**Task brief:**
List all the lines in these records that hold "SMTP".

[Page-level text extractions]
===============

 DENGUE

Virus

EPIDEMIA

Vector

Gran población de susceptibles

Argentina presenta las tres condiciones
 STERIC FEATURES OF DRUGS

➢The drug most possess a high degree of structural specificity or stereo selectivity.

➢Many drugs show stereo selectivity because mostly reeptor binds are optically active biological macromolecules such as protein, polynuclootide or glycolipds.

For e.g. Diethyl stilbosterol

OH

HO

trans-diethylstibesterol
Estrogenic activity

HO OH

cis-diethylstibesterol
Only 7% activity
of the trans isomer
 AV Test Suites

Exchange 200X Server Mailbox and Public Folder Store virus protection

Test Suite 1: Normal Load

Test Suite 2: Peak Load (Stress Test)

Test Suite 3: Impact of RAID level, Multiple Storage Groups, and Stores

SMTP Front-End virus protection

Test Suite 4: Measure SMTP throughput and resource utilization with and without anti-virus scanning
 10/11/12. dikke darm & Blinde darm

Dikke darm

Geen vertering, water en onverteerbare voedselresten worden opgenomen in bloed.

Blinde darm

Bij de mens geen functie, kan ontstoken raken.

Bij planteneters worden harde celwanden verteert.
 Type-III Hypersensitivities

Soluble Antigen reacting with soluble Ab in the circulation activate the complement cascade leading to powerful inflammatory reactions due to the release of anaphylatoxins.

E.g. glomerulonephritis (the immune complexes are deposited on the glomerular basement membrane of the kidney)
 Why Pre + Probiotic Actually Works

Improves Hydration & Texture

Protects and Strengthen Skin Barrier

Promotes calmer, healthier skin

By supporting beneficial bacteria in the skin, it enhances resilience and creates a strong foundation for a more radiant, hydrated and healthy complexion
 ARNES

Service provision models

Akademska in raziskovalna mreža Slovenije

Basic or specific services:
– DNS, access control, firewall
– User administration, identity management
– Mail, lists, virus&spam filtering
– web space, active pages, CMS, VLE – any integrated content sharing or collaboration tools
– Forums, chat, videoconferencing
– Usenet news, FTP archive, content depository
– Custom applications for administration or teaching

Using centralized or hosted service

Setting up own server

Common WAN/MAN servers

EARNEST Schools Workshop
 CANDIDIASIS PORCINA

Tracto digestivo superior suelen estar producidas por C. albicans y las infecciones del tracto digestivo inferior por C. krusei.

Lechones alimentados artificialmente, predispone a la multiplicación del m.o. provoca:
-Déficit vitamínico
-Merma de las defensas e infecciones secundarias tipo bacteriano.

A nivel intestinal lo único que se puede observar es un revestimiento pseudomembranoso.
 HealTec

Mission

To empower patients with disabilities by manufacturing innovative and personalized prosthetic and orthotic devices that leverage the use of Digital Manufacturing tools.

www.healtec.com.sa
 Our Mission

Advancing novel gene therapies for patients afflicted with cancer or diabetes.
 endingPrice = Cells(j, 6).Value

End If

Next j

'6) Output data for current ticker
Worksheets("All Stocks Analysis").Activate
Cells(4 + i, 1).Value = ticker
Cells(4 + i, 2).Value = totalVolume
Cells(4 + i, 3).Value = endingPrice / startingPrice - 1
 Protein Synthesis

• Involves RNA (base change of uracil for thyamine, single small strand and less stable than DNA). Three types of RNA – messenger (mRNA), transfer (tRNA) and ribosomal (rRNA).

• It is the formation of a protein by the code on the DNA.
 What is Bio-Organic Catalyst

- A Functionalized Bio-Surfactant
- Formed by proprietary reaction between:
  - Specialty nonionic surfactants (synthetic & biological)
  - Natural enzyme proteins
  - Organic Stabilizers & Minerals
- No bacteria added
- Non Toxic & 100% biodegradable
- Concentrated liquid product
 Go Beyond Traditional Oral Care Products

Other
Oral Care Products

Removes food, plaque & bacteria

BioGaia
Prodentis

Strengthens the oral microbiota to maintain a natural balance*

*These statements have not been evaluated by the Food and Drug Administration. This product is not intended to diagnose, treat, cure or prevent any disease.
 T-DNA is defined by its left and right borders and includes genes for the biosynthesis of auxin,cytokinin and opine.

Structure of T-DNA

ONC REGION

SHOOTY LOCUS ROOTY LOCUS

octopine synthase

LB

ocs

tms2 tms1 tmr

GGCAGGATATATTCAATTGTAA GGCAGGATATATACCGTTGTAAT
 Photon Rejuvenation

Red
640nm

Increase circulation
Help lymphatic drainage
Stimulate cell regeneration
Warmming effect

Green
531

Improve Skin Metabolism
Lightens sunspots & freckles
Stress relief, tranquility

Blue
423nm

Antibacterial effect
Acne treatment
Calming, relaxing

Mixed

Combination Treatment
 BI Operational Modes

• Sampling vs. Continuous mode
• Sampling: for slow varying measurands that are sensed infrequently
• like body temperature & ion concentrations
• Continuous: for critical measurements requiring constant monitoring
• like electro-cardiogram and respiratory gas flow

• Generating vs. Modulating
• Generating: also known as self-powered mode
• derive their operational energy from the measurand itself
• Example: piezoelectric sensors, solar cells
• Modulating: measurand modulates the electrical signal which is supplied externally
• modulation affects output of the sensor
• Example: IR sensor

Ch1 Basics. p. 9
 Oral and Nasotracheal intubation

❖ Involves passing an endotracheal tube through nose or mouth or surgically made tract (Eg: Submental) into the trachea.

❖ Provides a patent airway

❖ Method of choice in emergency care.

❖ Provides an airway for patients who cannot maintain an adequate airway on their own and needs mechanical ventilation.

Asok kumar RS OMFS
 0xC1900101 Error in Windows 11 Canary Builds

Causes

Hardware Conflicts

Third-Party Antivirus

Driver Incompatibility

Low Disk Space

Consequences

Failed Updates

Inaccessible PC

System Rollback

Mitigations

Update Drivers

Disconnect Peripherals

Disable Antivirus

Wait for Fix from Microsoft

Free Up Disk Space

===============

**Written solution:**
SMTP Front-End virus protection
Test Suite 4: Measure SMTP throughput and resource utilization with and without anti-virus scanning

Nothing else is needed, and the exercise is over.